Freifläche

Die Ausstellungsreihe FREIFLÄCHE: Bildende Kunst im Gießkannenmuseum

Seit Ende September 2018 ist das Gießkannenmuseum in neuen Räumlichkeiten untergebracht. Diese ermöglichen eine Profilierung der Ausstellungspraxis in Richtung der bildenden Kunst. Das GiKaMu verfügt nun über eine große Wandfläche, die sich hervorragend für die Präsentation künstlerischer Arbeiten eignet und zudem durch ein Schaufenster von außen einsehbar ist. Unter dem Titel FREIFLÄCHE werden hier im Wechsel Ausschnitte der museumseigenen druckgrafischen Sammlung und Ausstellungen mit zeitgenössischen Künstler*innen gezeigt, deren Arbeitsansätze inhaltlich zum Themenbereich des Museums passen.

 

Druckgrafische Sammlung des Gießkannenmuseum

Das Gießkannenmuseum verfügt über eine spezielle Sammlung von Druckgrafiken aus dem 17. bis 21. Jahrhundert, die das Motiv der Gießkanne zeigen. Der Schwerpunkt der inzwischen auf über 100 Blätter angewachsenen grafischen Abteilung liegt dabei auf dem 19. Jahrhundert.  Auf den Holz- und Kupferstichen, Lithografien, Linoldrucken, Illustrationen und historischen Postkarten, die die Sammlung umfasst, zeigt sich die Gießkanne mal als Protagonist, mal als eher beiläufiger Bildgegenstand.
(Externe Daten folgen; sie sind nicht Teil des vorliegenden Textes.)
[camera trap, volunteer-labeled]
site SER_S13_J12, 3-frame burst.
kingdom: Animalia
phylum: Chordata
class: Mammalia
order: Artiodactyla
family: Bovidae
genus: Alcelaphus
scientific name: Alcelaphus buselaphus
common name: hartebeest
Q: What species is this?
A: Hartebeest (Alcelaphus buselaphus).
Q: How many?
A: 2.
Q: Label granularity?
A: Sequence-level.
So tritt sie vorwiegend als wässernde Freilandkanne im Garten auf, aber auch als improvisiertes Behältnis für den eben getätigten Fischfang oder als zweckentfremdetes Musikinstrument in Kinderhand.

Den Grundstock dieser Sammlung legte die Übereignung eines größeren Konvoluts an historischen Grafiken mit Gießkannenmotiven aus den Beständen des Antiquars Ekkehard Komp (Lollar). Seitdem wächst die grafische Abteilung durch weitere Schenkungen stetig an. Die historischen Blätter wurden inzwischen auch durch Grafiken zeitgenössischer Künstler*innen ergänzt.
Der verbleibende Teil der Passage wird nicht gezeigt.